**GIVEN TEXT**
>>>

Pabradė (; ;  Podbrodz) is a town in Lithuania, in Švenčionys district municipality, on Žeimena river, 38 km south-west of Švenčionys.

Pabradė is a busy place as the Vilnius–Daugavpils railway is close to the city. It was quite a small settlement until the 19th century, when the Warsaw – Saint Petersburg Railway was built in 1862.

History
About 850 Jews lived in the town in 1939, comprising one third of the total population.
After June 1941, at the very beginning of the occupation, about a dozen Jews were executed. In the middle of July, Lithuanian policemen arrested about 60 Jews and shot them behind the mill. On September 1, the rest of the Jewish population was moved into a ghetto that was established on two streets, previously inhabited by Christians. The ghetto was open, so many of its residents escaped at the end of the month, after rumors about the forthcoming Aktion had spread. Over 100 Jews who were interred in the ghetto or who were recaptured were escorted to the military training camp in Švenčionėliai and shot on October 8–10, along with thousands of other Jews assembled there. Policemen continued searching for Jewish escapees, gathered them in groups and shot them on the outskirts of town.

<<<

**INSTRUCTIONS TO FOLLOW**
Rewrite the passage of the text about Pabradė starting with "Pabradė is a" and going on through "built in 1862.", putting "village" in place of "settlement".

**DATASET**
>>>

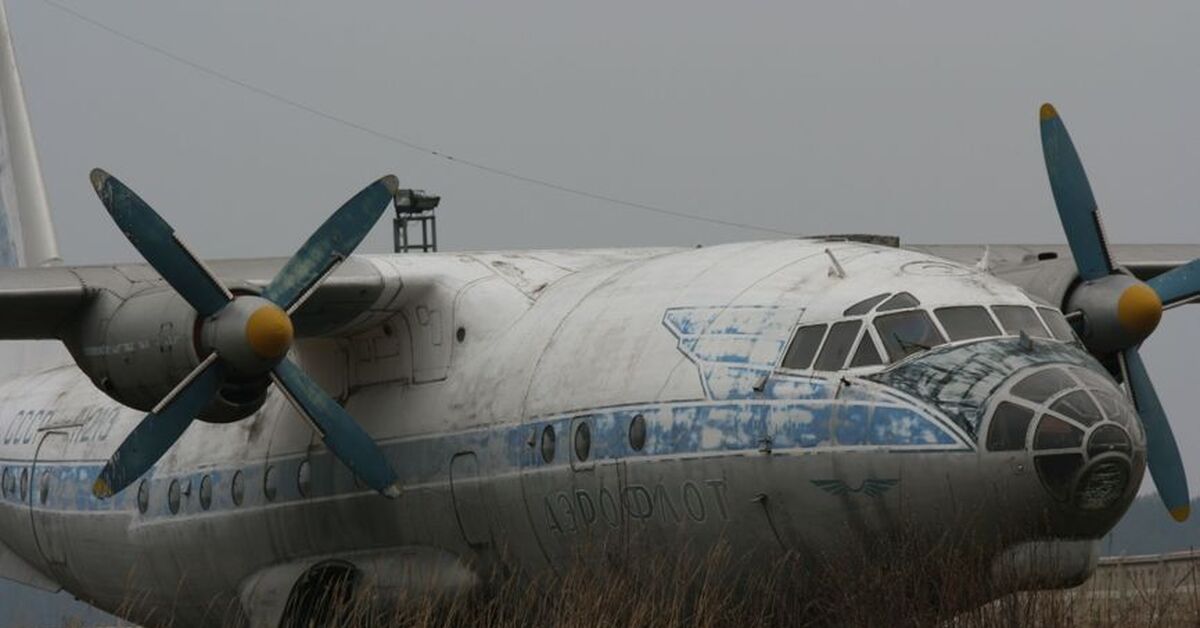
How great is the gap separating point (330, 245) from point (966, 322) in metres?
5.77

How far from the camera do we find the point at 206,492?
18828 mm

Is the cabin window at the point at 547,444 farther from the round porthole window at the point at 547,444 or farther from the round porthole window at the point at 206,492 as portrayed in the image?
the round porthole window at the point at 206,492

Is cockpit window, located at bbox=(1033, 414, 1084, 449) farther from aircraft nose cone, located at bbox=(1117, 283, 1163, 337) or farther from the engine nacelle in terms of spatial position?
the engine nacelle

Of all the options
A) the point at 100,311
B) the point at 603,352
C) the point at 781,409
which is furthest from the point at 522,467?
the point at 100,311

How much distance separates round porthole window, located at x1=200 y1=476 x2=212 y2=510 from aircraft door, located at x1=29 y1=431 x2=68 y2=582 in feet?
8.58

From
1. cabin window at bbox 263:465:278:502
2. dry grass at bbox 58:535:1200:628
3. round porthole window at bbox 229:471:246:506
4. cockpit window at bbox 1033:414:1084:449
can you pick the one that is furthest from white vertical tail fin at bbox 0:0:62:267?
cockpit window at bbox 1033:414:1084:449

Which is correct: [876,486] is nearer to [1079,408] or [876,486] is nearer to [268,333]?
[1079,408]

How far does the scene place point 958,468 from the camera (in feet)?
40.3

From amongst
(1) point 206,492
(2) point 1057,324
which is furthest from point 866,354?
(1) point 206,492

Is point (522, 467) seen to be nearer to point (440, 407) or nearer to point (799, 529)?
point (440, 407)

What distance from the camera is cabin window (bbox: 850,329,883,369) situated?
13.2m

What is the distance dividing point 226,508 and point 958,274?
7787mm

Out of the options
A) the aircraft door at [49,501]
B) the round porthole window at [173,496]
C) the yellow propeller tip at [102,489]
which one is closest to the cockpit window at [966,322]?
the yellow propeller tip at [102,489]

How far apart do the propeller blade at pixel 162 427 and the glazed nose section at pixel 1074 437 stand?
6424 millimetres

<<<

**COMPLETE OUTPUT**
Pabradė is a busy place as the Vilnius–Daugavpils railway is close to the city. It was quite a small village until the 19th century, when the Warsaw – Saint Petersburg Railway was built in 1862.